Reproduce the data below, swapping every instance of "dark blue jacket" for "navy jacket" and leaving all other text unchanged.

*-*-*

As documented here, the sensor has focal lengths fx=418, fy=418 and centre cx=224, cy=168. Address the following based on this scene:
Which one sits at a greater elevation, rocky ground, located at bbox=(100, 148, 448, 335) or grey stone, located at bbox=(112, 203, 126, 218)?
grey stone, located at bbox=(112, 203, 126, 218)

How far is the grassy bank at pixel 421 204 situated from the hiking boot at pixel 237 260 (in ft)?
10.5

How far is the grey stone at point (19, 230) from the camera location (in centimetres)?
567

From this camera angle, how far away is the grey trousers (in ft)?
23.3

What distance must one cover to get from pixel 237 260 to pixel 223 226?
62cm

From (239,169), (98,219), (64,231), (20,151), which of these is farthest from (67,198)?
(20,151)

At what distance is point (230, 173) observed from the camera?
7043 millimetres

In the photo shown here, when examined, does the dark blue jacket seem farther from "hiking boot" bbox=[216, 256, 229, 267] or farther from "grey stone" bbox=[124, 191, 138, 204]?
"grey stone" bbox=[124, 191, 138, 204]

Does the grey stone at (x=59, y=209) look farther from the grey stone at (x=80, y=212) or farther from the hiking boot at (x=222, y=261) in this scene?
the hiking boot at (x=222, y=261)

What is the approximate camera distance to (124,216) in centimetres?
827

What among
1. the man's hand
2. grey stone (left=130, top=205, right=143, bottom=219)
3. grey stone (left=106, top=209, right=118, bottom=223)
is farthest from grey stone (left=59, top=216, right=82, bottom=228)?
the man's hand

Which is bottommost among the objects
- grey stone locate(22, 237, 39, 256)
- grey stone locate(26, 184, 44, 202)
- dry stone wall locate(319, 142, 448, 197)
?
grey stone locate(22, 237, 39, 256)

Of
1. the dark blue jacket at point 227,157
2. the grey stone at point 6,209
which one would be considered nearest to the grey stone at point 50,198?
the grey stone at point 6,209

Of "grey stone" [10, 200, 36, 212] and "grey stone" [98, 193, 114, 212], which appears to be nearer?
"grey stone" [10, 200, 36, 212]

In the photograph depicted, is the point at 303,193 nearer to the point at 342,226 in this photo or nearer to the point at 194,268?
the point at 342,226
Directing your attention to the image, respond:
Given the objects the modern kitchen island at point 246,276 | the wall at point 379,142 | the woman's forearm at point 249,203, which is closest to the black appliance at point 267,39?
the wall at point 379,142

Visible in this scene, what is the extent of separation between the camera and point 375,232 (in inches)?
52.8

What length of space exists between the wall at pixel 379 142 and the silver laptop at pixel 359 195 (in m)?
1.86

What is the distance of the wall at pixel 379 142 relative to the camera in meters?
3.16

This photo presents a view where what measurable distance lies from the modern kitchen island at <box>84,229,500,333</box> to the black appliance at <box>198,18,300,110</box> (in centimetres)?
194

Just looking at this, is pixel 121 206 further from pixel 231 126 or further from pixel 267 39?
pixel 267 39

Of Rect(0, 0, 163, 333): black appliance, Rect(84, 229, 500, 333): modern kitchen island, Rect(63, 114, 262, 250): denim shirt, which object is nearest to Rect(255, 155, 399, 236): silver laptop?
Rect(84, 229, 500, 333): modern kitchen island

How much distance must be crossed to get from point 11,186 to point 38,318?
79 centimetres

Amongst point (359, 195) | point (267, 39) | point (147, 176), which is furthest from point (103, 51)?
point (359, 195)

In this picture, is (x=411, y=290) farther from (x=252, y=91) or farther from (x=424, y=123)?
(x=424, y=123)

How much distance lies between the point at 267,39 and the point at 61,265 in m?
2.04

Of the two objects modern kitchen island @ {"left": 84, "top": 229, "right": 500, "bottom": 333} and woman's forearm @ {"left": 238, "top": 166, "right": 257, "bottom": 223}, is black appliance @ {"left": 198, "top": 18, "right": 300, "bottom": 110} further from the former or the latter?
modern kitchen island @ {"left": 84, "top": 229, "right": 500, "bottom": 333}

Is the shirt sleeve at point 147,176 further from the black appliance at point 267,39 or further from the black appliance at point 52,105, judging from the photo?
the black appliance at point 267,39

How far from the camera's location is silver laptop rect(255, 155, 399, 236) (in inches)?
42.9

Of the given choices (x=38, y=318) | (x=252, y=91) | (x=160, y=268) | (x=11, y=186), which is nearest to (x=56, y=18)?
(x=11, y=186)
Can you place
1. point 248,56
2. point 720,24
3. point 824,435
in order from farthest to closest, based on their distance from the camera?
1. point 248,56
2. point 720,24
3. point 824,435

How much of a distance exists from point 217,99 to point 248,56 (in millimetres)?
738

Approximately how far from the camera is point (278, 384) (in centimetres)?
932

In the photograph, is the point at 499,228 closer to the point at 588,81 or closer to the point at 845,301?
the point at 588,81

*-*-*

- [Worked solution]
As documented here, the sensor has focal lengths fx=418, fy=418 and centre cx=224, cy=168. Address the following based on this scene:
Which one sits at a greater elevation, rocky ground, located at bbox=(100, 148, 448, 335) or grey stone, located at bbox=(112, 203, 126, 218)?
grey stone, located at bbox=(112, 203, 126, 218)

How far is the grassy bank at pixel 421 204 situated from the hiking boot at pixel 237 260 (in ft)?
10.5

How far is the grey stone at point (19, 230) from the camera location (in centimetres)?
567

From this camera angle, how far away is the grey trousers (in ft)?
23.3

What distance must one cover to get from pixel 237 260 to pixel 223 226?
62cm

From (239,169), (98,219), (64,231), (20,151), which of these is farthest from (67,198)?
(20,151)

At what distance is point (230, 173) observed from the camera?
7043 millimetres

In the photo shown here, when examined, does the navy jacket seem farther from "hiking boot" bbox=[216, 256, 229, 267] or farther from "grey stone" bbox=[124, 191, 138, 204]?
"grey stone" bbox=[124, 191, 138, 204]

Does the grey stone at (x=59, y=209) look farther from the grey stone at (x=80, y=212) or farther from the hiking boot at (x=222, y=261) in this scene?
the hiking boot at (x=222, y=261)

What is the approximate camera distance to (124,216) in centimetres?
827

What among
1. the man's hand
2. grey stone (left=130, top=205, right=143, bottom=219)
3. grey stone (left=106, top=209, right=118, bottom=223)
is farthest from grey stone (left=59, top=216, right=82, bottom=228)?
the man's hand

Which is bottommost among the objects
- grey stone locate(22, 237, 39, 256)
- grey stone locate(26, 184, 44, 202)
- dry stone wall locate(319, 142, 448, 197)
?
grey stone locate(22, 237, 39, 256)

Of
1. the navy jacket at point 227,157
2. the grey stone at point 6,209
which one would be considered nearest to the grey stone at point 50,198?
the grey stone at point 6,209

Of "grey stone" [10, 200, 36, 212] and "grey stone" [98, 193, 114, 212], which appears to be nearer?
"grey stone" [10, 200, 36, 212]

In the photograph depicted, is the point at 303,193 nearer to the point at 342,226 in this photo or nearer to the point at 194,268?
the point at 342,226
Directing your attention to the image, respond:
Given the objects the modern kitchen island at point 246,276 | the wall at point 379,142 | the woman's forearm at point 249,203, which is closest to the black appliance at point 267,39?
the wall at point 379,142

Visible in this scene, what is the extent of separation between the camera and point 375,232 (in inches)?
52.8

What length of space exists between the wall at pixel 379 142 and the silver laptop at pixel 359 195 (in m)?
1.86

What is the distance of the wall at pixel 379 142 relative to the camera in meters?
3.16

This photo presents a view where what measurable distance lies from the modern kitchen island at <box>84,229,500,333</box> to the black appliance at <box>198,18,300,110</box> (in centimetres)?
194

Just looking at this, is pixel 121 206 further from pixel 231 126 or further from pixel 267 39?
pixel 267 39

Of Rect(0, 0, 163, 333): black appliance, Rect(84, 229, 500, 333): modern kitchen island, Rect(63, 114, 262, 250): denim shirt, which object is nearest to Rect(255, 155, 399, 236): silver laptop?
Rect(84, 229, 500, 333): modern kitchen island

How much distance must be crossed to get from point 11,186 to point 38,318?
79 centimetres

Amongst point (359, 195) | point (267, 39) | point (147, 176), which is furthest from point (103, 51)?
point (359, 195)

In this picture, is (x=411, y=290) farther from (x=252, y=91) or farther from (x=424, y=123)?
(x=424, y=123)

How much distance lies between the point at 267,39 and the point at 61,265 in m?
2.04

Of the two objects modern kitchen island @ {"left": 84, "top": 229, "right": 500, "bottom": 333} and woman's forearm @ {"left": 238, "top": 166, "right": 257, "bottom": 223}, is black appliance @ {"left": 198, "top": 18, "right": 300, "bottom": 110} further from the former or the latter?
modern kitchen island @ {"left": 84, "top": 229, "right": 500, "bottom": 333}

Is the shirt sleeve at point 147,176 further from the black appliance at point 267,39 or further from the black appliance at point 52,105, judging from the photo?
the black appliance at point 267,39

How far from the camera's location is silver laptop rect(255, 155, 399, 236) (in inches)?
42.9

Of the given choices (x=38, y=318) | (x=252, y=91) | (x=160, y=268) | (x=11, y=186), which is nearest to (x=56, y=18)?
(x=11, y=186)
Can you place
1. point 248,56
2. point 720,24
3. point 824,435
in order from farthest to closest, based on their distance from the camera?
1. point 248,56
2. point 720,24
3. point 824,435

How much of a distance exists from point 217,99 to point 248,56 (in millimetres)?
738

Approximately how far from the camera is point (278, 384) (in centimetres)?
932

In the photograph, is the point at 499,228 closer to the point at 588,81 or closer to the point at 845,301?
the point at 588,81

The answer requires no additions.